Kropotkin was pretty special for me because it was so much in my environment, when I read Mutual Aid – by the way I got Mutual Aid as an old Penguin paperback off my parents bookshelf, you know it was (laughing)… which was long before, well, not long before but was before the science of ecology was sort of ‘recognised’. He is a sort of prototype of an ecologist, really, in his descriptions of nature as that of a predominant relationship of cooperation, mutualism, and competition. So it was an answer – a critique and answer – to the social Darwinists who used Darwinian selection and competition, therefore society, and laissez-faire capitalism that that is following the patterns of nature, and he showed that there was this huge lineage in nature of mutualism and then he looked through history and showed how mutualism and cooperative behaviour ran right through societies…

He was an absolutely brilliant thinker. And then his book Fields Factories and Workshops of Tomorrow is in someways a precursor of Permaculture because before the industrialisation of agriculture it was addressing the way in which the productivity could be increased to support the worlds growing population. It showed that garden agriculture could actually outproduce field agriculture. Though we didn’t actually end up needing that because fossil fuels ended up increasing the production of agriculture anyway… [interupted, for time constraints], (again, smilingly) And here we are.

Thank you again David for your time. I look forward to compiling more about the history and influences of the global permaculture movement. The next Australasian Permaculture Convergence will be held in and around Canberra in 2018. To find out about the upcoming International Permaculture Conference and Convergence, go to: https://ipcindia2017.org/

5 Comments

    1. I read The Ecology of Freedom before Prinxiples and Pathways and it seemed so obvious.
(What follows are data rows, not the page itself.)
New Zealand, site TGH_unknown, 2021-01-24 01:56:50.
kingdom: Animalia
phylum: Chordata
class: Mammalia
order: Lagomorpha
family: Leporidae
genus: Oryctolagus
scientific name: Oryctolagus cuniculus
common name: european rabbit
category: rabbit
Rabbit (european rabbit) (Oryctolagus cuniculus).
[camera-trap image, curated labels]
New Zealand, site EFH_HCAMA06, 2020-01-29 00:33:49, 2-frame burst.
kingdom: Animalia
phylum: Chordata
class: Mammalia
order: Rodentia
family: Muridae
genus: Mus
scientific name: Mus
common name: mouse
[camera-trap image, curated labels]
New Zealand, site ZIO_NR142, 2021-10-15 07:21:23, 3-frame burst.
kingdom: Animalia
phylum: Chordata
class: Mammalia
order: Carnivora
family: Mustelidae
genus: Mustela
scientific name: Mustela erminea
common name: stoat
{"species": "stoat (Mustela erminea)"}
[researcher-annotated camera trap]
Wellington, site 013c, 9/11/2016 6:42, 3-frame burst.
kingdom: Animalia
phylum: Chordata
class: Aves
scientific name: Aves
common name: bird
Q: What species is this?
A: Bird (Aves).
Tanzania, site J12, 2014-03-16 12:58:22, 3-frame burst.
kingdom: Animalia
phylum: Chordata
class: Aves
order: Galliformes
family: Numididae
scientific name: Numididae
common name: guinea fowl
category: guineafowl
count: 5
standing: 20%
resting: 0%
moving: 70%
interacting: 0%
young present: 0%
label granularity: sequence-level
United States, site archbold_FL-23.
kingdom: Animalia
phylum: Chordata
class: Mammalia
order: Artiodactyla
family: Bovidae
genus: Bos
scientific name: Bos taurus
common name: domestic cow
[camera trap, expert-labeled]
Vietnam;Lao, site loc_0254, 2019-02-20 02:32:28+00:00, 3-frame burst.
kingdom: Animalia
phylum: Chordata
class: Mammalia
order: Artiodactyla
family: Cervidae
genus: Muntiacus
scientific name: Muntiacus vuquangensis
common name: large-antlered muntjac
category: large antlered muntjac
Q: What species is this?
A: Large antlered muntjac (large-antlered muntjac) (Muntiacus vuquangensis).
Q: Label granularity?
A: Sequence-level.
As it says in the introduction, it was a thought that had been on my mind for a long while.

  1. This comment comes several years late, but for those interested in how “cooperation” and “competition”, as basic existential strategies, play out in evolving systems, check out work on multilevel selection theory (especially as applied to cultural systems). Kropotkin and Darwin were some of the earliest proponents of group selection, a part of the multilevel selection framework, and used this to explain how cooperation persists within living systems. The connections between contemporary evolutionary thinking and Permaculture are even more encouraging!